Andremmo dunque completamente fuori strada, se nel caso di un alunno che impara male perché mal o non sufficientemente stimolato, ci mettessimo a ipotizzare una disfunzione del sistema nervoso centrale che determina evoluzione atipica di lettura, scrittura e calcolo, come avviene invece nel caso di Disturbo Specifico di Apprendimento.

Provando a questo punto ad andare un po’ oltre il tentativo di delimitare una condizione dall’altra, quando nel caso delle difficoltà di apprendimento, l’origine è nella didattica, nella didattica è anche la soluzione.

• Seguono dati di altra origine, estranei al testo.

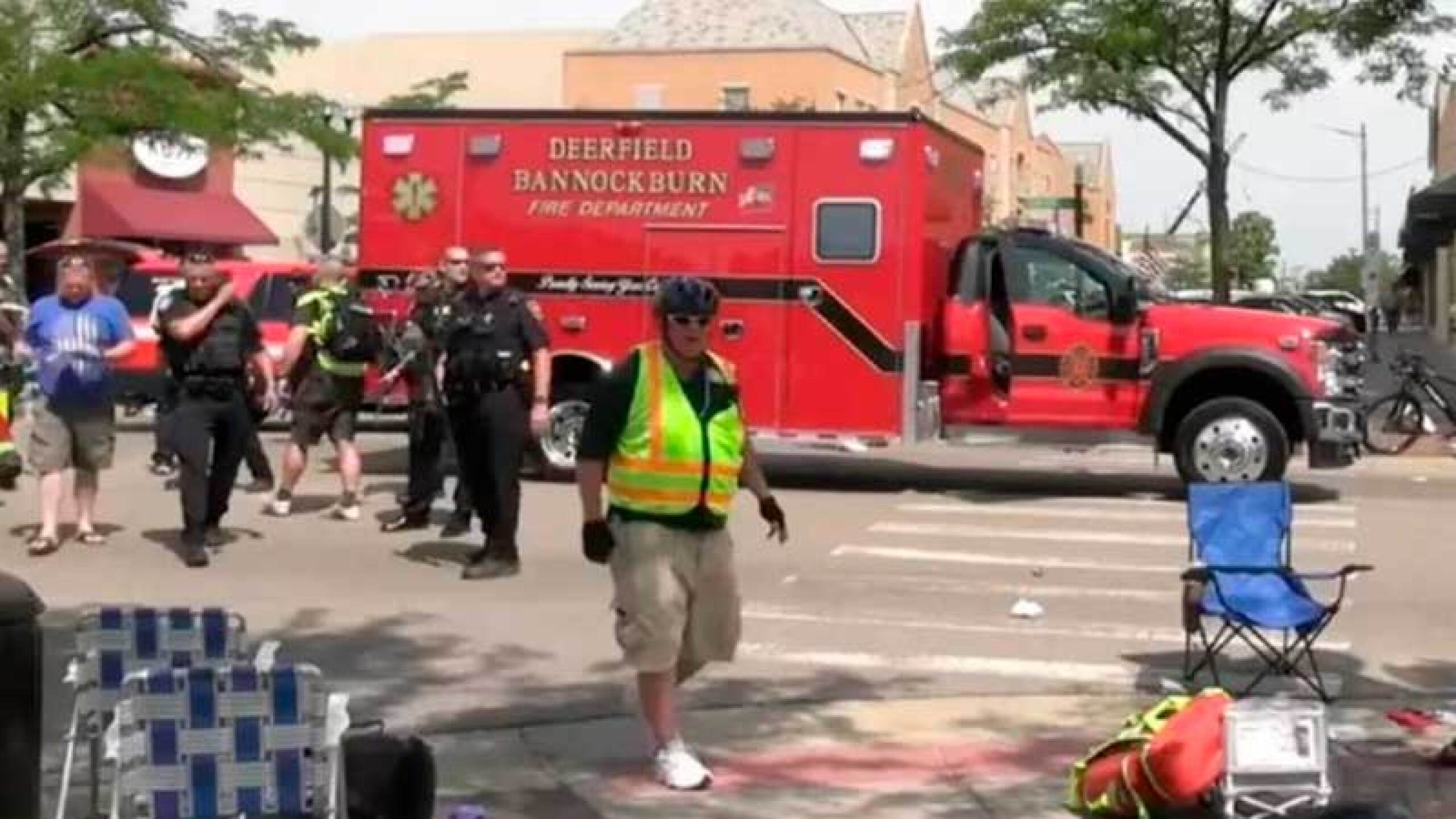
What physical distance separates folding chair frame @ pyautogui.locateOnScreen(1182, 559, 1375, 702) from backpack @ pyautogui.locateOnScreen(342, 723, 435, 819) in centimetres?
377

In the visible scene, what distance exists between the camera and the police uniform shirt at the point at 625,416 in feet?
23.5

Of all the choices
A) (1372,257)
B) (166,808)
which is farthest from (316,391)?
(1372,257)

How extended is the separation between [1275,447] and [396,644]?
7728 mm

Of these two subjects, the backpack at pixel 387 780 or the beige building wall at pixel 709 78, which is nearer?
the backpack at pixel 387 780

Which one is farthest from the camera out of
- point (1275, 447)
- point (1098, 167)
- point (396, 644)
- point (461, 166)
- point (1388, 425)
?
point (1098, 167)

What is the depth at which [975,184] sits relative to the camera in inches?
Answer: 716

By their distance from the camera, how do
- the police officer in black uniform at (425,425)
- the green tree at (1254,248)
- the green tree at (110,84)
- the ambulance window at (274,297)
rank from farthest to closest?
the green tree at (1254,248) < the green tree at (110,84) < the ambulance window at (274,297) < the police officer in black uniform at (425,425)

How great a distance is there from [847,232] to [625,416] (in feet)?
30.3

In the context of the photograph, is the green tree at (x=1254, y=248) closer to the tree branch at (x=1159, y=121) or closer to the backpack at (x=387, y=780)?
the tree branch at (x=1159, y=121)

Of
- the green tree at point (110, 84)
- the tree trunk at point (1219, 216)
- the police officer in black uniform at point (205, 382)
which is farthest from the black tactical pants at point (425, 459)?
the green tree at point (110, 84)

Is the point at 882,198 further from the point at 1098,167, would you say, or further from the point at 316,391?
the point at 1098,167

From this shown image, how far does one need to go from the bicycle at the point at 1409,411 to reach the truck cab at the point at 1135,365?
536 cm

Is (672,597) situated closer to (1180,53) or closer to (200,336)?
(200,336)

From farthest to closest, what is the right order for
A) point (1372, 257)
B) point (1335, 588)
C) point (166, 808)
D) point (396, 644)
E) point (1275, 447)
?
point (1372, 257) → point (1275, 447) → point (1335, 588) → point (396, 644) → point (166, 808)
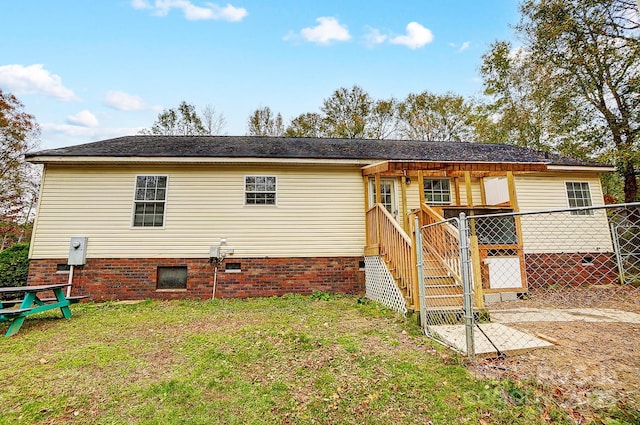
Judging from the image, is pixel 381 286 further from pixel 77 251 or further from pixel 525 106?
pixel 525 106

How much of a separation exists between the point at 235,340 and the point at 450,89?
21401 millimetres

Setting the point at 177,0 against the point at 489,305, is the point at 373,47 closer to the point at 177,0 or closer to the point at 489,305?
the point at 177,0

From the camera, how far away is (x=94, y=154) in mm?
7598

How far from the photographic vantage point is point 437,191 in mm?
8938

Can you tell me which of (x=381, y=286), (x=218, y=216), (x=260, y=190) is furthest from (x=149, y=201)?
(x=381, y=286)

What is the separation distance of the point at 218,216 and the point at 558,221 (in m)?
10.1

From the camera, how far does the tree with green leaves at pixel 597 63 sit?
971 cm

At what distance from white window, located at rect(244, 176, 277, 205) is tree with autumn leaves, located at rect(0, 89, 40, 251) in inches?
626

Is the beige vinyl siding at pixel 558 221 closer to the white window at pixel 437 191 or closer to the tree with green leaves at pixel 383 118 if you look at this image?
A: the white window at pixel 437 191

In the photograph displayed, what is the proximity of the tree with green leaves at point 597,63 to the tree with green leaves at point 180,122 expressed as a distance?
19.3 meters

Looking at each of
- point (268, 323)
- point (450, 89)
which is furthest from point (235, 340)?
point (450, 89)

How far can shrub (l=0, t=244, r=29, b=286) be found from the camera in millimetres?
8727

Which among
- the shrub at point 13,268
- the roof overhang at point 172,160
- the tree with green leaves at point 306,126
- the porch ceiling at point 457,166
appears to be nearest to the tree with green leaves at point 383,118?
the tree with green leaves at point 306,126

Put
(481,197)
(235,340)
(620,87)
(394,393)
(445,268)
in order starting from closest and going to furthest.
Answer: (394,393) < (235,340) < (445,268) < (481,197) < (620,87)
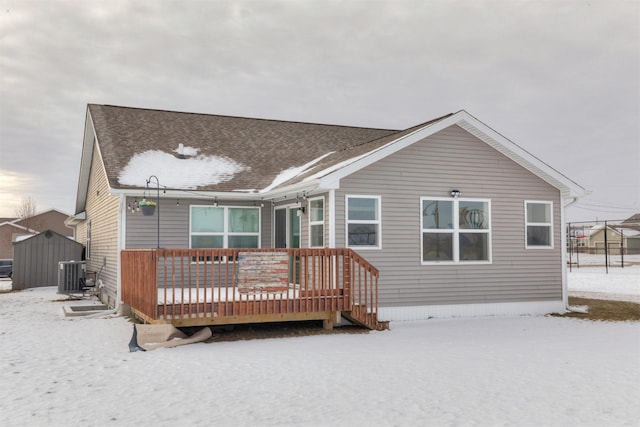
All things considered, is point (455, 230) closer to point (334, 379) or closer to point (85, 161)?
point (334, 379)

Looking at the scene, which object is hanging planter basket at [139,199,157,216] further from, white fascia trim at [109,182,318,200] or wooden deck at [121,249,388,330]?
wooden deck at [121,249,388,330]

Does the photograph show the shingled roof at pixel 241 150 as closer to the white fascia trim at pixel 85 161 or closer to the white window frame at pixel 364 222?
the white fascia trim at pixel 85 161

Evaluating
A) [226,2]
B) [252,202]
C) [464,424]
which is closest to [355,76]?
[226,2]

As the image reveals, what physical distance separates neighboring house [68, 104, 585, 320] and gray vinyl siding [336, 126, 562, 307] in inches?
1.0

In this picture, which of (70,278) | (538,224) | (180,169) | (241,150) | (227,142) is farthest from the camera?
(70,278)

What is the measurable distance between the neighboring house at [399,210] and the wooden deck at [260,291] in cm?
96

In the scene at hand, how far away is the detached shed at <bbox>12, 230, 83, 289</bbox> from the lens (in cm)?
2264

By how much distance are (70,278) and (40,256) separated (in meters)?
5.71

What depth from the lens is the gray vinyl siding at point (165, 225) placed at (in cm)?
1362

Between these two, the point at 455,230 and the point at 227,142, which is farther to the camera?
the point at 227,142

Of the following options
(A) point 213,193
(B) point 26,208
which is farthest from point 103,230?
(B) point 26,208

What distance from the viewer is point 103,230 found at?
17.0 m

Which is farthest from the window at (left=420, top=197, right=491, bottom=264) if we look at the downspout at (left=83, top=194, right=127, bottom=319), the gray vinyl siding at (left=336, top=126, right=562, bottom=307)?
the downspout at (left=83, top=194, right=127, bottom=319)

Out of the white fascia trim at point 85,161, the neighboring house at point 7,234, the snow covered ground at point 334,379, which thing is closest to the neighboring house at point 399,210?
the snow covered ground at point 334,379
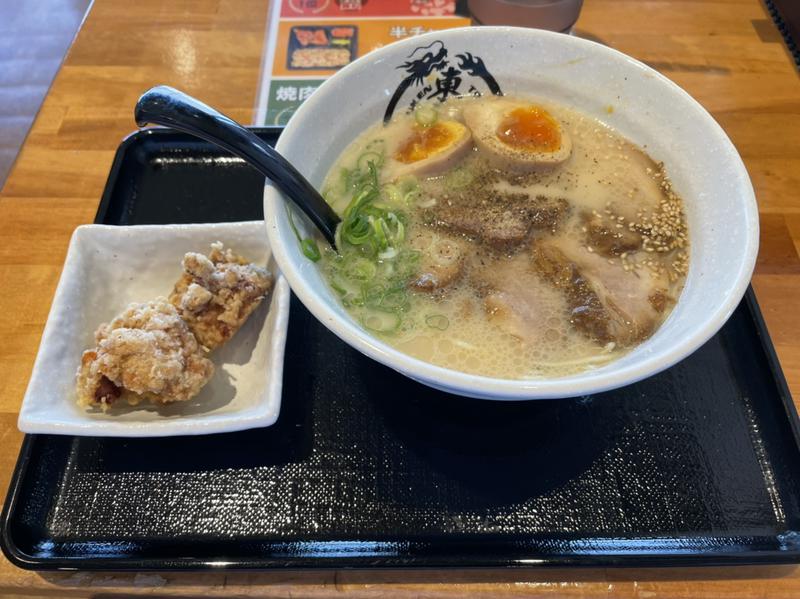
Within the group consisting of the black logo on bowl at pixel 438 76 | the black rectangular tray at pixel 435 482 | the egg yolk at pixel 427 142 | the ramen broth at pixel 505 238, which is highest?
the black logo on bowl at pixel 438 76

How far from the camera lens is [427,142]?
165 centimetres

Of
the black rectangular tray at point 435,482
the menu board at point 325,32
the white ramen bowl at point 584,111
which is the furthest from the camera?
the menu board at point 325,32

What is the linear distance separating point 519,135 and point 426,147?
0.92 feet

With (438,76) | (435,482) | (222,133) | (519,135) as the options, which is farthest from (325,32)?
(435,482)

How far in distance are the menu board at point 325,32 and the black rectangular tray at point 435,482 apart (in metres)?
1.30

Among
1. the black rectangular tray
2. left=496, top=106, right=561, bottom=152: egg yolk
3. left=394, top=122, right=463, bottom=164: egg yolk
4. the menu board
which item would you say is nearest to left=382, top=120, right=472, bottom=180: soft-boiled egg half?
left=394, top=122, right=463, bottom=164: egg yolk

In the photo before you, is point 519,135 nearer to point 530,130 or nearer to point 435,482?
point 530,130

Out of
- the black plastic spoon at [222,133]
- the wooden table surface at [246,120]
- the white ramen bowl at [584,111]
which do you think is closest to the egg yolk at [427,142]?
the white ramen bowl at [584,111]

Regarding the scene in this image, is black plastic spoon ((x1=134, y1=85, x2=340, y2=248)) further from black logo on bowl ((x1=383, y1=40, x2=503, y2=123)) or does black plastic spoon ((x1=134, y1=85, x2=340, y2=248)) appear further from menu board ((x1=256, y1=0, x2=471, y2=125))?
menu board ((x1=256, y1=0, x2=471, y2=125))

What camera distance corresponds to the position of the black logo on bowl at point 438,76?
1.62m

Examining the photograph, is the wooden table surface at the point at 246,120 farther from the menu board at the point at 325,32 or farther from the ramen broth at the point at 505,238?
the ramen broth at the point at 505,238

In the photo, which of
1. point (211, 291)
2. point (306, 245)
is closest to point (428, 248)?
point (306, 245)

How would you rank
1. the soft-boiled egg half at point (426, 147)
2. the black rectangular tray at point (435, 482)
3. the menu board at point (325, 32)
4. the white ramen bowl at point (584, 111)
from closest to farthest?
the white ramen bowl at point (584, 111) < the black rectangular tray at point (435, 482) < the soft-boiled egg half at point (426, 147) < the menu board at point (325, 32)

Una didattica forse un po’ meno attenta alla prestazione, al voto, al programma ministeriale da finire, un po’ più attenta invece a promuovere competenze ed abilità mediante i linguaggi e gli strumenti pertinenti ed a favorire lo sviluppo di ciascun alunno secondo i propri modi ed i tempi, valorizzandone punti di forza e di debolezza.

Proprio in linea con il riconoscimento del potere di un buon insegnamento e dell’importanza di una stimolazione specifica, il DSM V invita a fare diagnosi di Disturbo Specifico di Apprendimento solo nel caso in cui i sintomi persistono per oltre 6 mesi, nonostante la messa in atto di interventi mirati su tali difficoltà.

Secondo queste indicazioni, il rischio di cadere nell’equivoco di “etichettare” frettolosamente come DSA anche situazioni di ritardo o di difficoltà d’apprendimento, si riduce notevolmente. Ed è così che l’allarme DSA che dalla scuola si è sollevato nei termini di un così elevato numero di segnalazioni negli ultimi 5 anni, alla scuola adesso ritorna come monito al cambiamento.